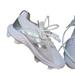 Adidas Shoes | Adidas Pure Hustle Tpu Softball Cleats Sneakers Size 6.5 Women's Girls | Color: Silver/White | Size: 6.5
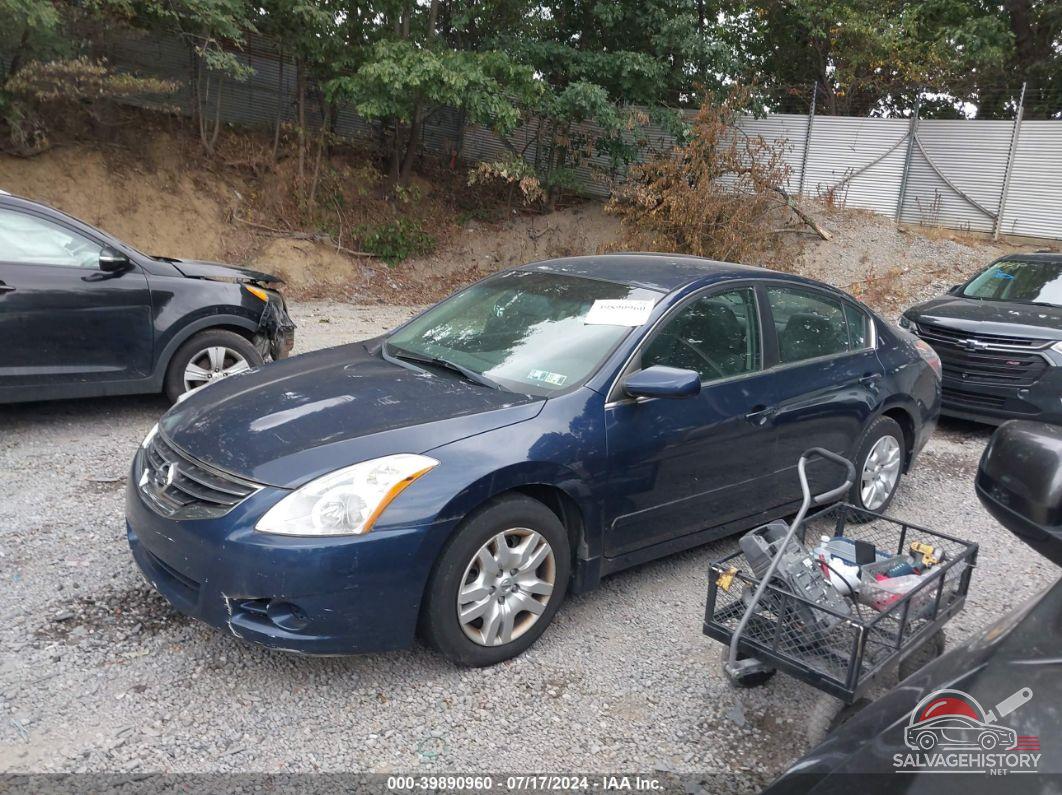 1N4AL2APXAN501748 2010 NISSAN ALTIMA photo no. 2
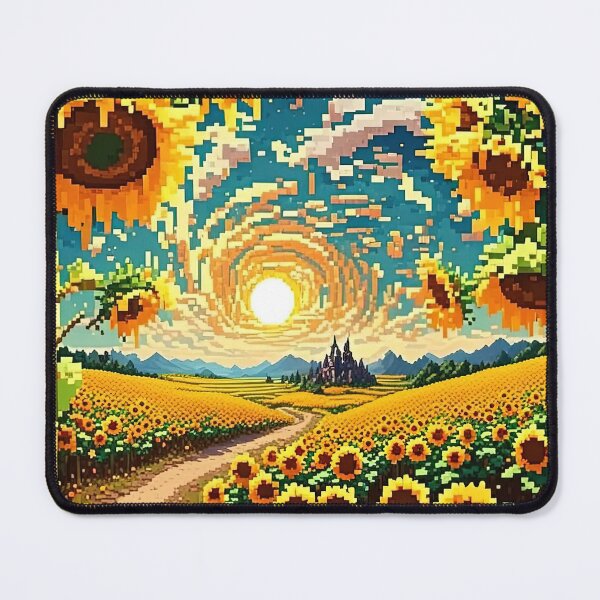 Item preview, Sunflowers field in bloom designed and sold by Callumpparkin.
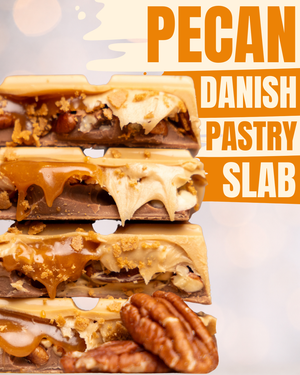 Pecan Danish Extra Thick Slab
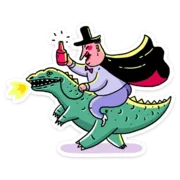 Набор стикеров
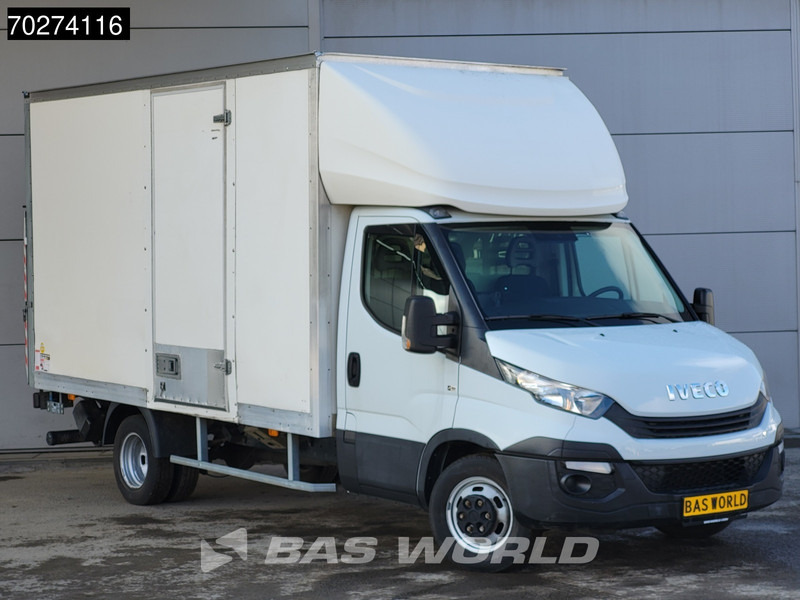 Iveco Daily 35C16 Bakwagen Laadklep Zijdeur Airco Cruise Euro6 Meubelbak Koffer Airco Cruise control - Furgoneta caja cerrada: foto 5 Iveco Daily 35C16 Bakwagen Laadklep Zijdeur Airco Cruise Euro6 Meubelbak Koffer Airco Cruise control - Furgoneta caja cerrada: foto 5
==
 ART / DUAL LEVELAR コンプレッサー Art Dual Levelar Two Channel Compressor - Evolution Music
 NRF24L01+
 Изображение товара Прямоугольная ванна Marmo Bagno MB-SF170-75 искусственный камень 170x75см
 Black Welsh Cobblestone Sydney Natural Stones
...
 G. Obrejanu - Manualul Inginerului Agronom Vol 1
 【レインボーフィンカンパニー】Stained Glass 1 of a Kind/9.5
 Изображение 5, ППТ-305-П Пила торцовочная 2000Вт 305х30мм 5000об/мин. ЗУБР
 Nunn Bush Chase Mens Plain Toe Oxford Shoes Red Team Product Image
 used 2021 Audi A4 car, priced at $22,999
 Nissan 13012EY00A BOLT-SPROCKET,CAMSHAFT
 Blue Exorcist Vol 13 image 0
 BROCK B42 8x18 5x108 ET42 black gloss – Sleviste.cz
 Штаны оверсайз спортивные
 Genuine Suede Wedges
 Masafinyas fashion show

Brief:
Look above for the line holding "Adidas Shoes |" and output everything from it down to the line holding "Item preview, Sunflowers", both ends included, exactly and without images.

Answer to this task:
 Adidas Shoes | Adidas Pure Hustle Tpu Softball Cleats Sneakers Size 6.5 Women's Girls | Color: Silver/White | Size: 6.5
 1N4AL2APXAN501748 2010 NISSAN ALTIMA photo no. 2
 Item preview, Sunflowers field in bloom designed and sold by Callumpparkin.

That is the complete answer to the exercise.